Goal of the exercise -
Output each line from the one that contains "this 800×450 image." to the final line of the data below, exactly, and include nothing else.

(Beginning of Material to process)

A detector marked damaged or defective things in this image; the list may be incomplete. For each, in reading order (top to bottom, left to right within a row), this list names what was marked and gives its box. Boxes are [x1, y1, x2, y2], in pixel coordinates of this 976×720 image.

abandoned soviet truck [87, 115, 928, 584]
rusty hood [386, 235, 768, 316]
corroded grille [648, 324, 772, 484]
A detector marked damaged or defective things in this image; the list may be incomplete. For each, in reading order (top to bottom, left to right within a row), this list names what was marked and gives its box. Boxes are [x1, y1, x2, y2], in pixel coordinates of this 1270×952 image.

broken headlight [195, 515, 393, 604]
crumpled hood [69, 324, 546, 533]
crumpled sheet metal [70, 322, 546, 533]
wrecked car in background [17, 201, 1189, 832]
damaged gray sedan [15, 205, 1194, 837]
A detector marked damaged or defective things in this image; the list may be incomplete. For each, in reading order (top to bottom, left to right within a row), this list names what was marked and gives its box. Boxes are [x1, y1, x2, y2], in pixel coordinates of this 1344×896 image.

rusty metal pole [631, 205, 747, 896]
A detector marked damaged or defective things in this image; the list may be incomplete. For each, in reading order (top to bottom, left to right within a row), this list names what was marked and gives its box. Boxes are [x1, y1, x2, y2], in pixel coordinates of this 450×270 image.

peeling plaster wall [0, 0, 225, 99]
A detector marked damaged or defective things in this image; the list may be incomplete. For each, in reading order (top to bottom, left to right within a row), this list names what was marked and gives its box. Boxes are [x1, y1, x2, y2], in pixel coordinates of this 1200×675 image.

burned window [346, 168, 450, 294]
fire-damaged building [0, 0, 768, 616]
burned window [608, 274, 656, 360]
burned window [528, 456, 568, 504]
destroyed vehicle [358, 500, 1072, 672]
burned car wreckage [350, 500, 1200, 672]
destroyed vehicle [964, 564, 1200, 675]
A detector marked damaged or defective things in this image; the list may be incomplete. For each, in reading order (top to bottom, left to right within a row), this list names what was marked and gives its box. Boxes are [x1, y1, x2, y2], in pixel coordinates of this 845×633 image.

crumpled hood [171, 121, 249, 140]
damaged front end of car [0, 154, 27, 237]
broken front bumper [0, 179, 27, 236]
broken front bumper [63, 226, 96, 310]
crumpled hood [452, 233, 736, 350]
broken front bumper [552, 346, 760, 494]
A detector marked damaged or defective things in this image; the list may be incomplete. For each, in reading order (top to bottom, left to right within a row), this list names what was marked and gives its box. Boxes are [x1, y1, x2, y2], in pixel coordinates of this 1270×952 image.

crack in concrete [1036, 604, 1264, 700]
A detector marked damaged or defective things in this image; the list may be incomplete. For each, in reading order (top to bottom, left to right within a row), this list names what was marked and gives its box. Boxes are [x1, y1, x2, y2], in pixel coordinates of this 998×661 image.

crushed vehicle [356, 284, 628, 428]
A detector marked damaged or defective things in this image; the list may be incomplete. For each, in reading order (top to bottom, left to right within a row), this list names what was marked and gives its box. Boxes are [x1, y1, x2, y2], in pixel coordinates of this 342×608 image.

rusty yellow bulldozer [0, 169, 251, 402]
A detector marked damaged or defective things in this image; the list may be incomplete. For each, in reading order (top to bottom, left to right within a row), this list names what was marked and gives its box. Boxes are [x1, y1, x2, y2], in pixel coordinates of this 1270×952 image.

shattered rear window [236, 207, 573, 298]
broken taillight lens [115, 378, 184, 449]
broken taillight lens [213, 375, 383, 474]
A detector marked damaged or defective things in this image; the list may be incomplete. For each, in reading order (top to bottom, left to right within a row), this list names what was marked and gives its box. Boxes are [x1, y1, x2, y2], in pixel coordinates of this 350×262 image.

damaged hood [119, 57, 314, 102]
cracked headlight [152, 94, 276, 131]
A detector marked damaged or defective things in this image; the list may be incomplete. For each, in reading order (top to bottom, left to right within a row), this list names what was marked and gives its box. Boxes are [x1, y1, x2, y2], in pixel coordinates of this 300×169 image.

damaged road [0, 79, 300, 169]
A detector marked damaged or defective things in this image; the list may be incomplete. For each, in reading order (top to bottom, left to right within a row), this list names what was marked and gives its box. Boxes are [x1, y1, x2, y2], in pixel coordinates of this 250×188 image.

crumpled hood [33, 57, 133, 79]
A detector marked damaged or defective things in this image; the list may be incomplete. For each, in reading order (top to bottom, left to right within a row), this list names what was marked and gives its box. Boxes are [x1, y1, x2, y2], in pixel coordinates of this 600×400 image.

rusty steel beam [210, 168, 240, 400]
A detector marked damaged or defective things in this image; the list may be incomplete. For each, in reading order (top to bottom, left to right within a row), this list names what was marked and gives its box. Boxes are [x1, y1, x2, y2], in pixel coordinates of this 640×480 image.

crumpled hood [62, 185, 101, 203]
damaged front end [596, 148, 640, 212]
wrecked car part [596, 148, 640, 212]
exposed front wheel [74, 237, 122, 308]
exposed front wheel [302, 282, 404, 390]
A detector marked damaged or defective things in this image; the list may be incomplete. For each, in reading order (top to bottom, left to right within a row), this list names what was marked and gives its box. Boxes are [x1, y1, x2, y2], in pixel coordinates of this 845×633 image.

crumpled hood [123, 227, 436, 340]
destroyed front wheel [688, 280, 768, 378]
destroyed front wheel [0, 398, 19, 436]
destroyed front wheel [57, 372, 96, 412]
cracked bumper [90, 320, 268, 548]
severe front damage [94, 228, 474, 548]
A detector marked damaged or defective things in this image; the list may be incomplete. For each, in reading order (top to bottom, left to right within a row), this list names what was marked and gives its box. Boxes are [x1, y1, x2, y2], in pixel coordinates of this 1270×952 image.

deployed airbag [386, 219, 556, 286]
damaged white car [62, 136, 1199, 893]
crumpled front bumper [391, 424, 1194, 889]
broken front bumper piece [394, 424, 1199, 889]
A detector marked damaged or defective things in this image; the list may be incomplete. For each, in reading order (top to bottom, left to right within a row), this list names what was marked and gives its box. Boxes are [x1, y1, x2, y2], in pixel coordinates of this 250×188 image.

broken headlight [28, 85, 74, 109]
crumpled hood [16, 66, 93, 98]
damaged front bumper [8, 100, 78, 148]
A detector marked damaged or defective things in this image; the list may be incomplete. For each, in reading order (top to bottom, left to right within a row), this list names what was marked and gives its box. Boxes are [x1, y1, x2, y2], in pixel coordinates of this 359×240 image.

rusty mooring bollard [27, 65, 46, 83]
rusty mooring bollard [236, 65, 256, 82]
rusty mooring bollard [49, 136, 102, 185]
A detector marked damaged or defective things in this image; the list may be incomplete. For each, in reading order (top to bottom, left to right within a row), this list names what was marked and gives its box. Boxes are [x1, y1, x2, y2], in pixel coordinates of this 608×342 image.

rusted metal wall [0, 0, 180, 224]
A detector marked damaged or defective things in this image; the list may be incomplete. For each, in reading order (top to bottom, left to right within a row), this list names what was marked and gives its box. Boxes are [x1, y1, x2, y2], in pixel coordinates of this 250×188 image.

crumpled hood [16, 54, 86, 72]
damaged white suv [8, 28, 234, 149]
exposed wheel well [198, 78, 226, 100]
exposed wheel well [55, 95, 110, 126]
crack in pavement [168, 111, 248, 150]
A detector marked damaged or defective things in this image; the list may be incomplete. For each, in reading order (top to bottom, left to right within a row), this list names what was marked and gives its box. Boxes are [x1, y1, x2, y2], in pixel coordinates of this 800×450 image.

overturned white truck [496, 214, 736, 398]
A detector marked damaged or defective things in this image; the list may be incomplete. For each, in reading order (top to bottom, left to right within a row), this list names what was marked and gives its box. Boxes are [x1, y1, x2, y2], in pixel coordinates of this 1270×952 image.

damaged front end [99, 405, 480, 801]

(End of Material to process)

Result of the exercise -
A detector marked damaged or defective things in this image; the list may be incomplete. For each, in reading order (top to bottom, left to right within a row), this list names what was marked and gives its box. Boxes are [x1, y1, x2, y2], in pixel coordinates of this 800×450 image.

overturned white truck [496, 214, 736, 398]
A detector marked damaged or defective things in this image; the list may be incomplete. For each, in reading order (top to bottom, left to right within a row), this list names what was marked and gives its box. Boxes are [x1, y1, x2, y2], in pixel coordinates of this 1270×952 image.

damaged front end [99, 405, 480, 801]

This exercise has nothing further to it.